BEGIN Data extract

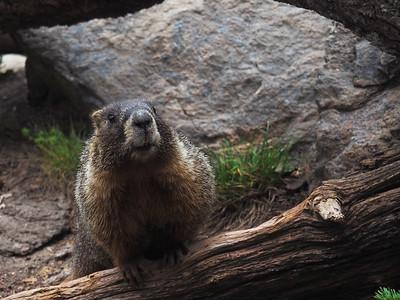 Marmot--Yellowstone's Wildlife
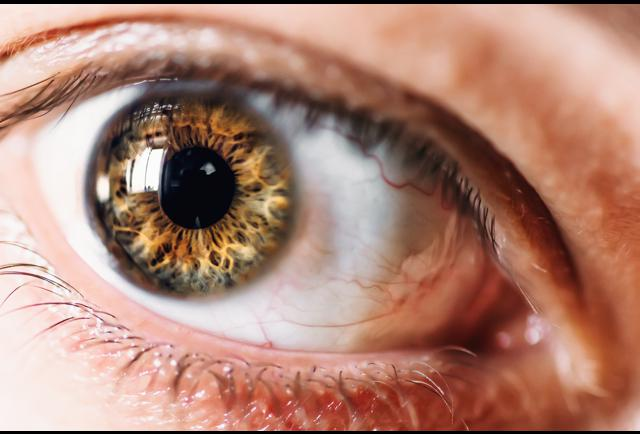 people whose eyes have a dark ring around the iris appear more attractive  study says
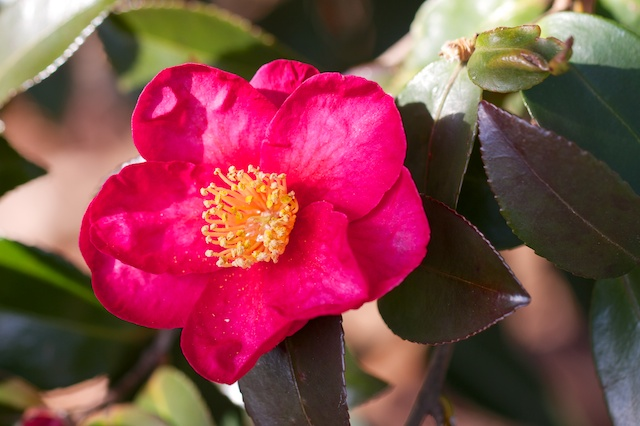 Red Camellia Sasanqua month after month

END Data extract

# Task to complete
For this exercise, write the listing out again exactly, excluding all images.

# Written answer
 Marmot--Yellowstone's Wildlife
 people whose eyes have a dark ring around the iris appear more attractive  study says
 Red Camellia Sasanqua month after month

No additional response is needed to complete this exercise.